>> start Dataset content

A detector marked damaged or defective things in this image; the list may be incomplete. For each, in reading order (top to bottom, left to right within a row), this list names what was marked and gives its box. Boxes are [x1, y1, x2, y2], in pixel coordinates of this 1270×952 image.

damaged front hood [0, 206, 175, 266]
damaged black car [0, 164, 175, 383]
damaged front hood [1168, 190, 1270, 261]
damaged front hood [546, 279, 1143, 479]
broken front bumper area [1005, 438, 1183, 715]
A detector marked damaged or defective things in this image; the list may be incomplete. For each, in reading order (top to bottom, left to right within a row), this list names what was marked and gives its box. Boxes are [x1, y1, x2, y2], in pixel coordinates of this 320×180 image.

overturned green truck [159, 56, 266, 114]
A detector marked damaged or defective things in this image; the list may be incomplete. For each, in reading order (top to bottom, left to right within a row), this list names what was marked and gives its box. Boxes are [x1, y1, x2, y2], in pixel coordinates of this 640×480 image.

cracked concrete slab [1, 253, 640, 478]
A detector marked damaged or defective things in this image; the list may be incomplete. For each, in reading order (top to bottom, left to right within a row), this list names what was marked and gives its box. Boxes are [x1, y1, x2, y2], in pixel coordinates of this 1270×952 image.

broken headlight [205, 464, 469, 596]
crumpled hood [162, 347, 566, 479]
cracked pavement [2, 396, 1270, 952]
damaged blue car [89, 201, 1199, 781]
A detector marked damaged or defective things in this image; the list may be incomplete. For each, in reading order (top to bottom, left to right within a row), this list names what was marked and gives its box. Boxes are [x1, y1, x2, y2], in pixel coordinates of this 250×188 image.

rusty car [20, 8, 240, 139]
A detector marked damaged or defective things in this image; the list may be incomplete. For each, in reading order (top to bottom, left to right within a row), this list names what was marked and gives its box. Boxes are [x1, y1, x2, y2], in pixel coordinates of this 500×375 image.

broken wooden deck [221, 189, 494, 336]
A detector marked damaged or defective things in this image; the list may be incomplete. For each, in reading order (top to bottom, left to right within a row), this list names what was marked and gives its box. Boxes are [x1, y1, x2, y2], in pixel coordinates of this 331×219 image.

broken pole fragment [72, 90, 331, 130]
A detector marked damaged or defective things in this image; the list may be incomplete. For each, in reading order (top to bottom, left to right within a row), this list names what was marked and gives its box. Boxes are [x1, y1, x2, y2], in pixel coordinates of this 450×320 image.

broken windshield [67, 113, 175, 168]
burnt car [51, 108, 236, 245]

>> end Dataset content

*Task prompt*
Can you repeat every one of the rows above word for word?

*Answer for the task*
A detector marked damaged or defective things in this image; the list may be incomplete. For each, in reading order (top to bottom, left to right within a row), this list names what was marked and gives its box. Boxes are [x1, y1, x2, y2], in pixel coordinates of this 1270×952 image.

damaged front hood [0, 206, 175, 266]
damaged black car [0, 164, 175, 383]
damaged front hood [1168, 190, 1270, 261]
damaged front hood [546, 279, 1143, 479]
broken front bumper area [1005, 438, 1183, 715]
A detector marked damaged or defective things in this image; the list may be incomplete. For each, in reading order (top to bottom, left to right within a row), this list names what was marked and gives its box. Boxes are [x1, y1, x2, y2], in pixel coordinates of this 320×180 image.

overturned green truck [159, 56, 266, 114]
A detector marked damaged or defective things in this image; the list may be incomplete. For each, in reading order (top to bottom, left to right within a row), this list names what was marked and gives its box. Boxes are [x1, y1, x2, y2], in pixel coordinates of this 640×480 image.

cracked concrete slab [1, 253, 640, 478]
A detector marked damaged or defective things in this image; the list may be incomplete. For each, in reading order (top to bottom, left to right within a row), this list names what was marked and gives its box. Boxes are [x1, y1, x2, y2], in pixel coordinates of this 1270×952 image.

broken headlight [205, 464, 469, 596]
crumpled hood [162, 347, 566, 479]
cracked pavement [2, 396, 1270, 952]
damaged blue car [89, 201, 1199, 781]
A detector marked damaged or defective things in this image; the list may be incomplete. For each, in reading order (top to bottom, left to right within a row), this list names what was marked and gives its box. Boxes are [x1, y1, x2, y2], in pixel coordinates of this 250×188 image.

rusty car [20, 8, 240, 139]
A detector marked damaged or defective things in this image; the list may be incomplete. For each, in reading order (top to bottom, left to right within a row), this list names what was marked and gives its box. Boxes are [x1, y1, x2, y2], in pixel coordinates of this 500×375 image.

broken wooden deck [221, 189, 494, 336]
A detector marked damaged or defective things in this image; the list may be incomplete. For each, in reading order (top to bottom, left to right within a row), this list names what was marked and gives its box. Boxes are [x1, y1, x2, y2], in pixel coordinates of this 331×219 image.

broken pole fragment [72, 90, 331, 130]
A detector marked damaged or defective things in this image; the list may be incomplete. For each, in reading order (top to bottom, left to right within a row), this list names what was marked and gives its box. Boxes are [x1, y1, x2, y2], in pixel coordinates of this 450×320 image.

broken windshield [67, 113, 175, 168]
burnt car [51, 108, 236, 245]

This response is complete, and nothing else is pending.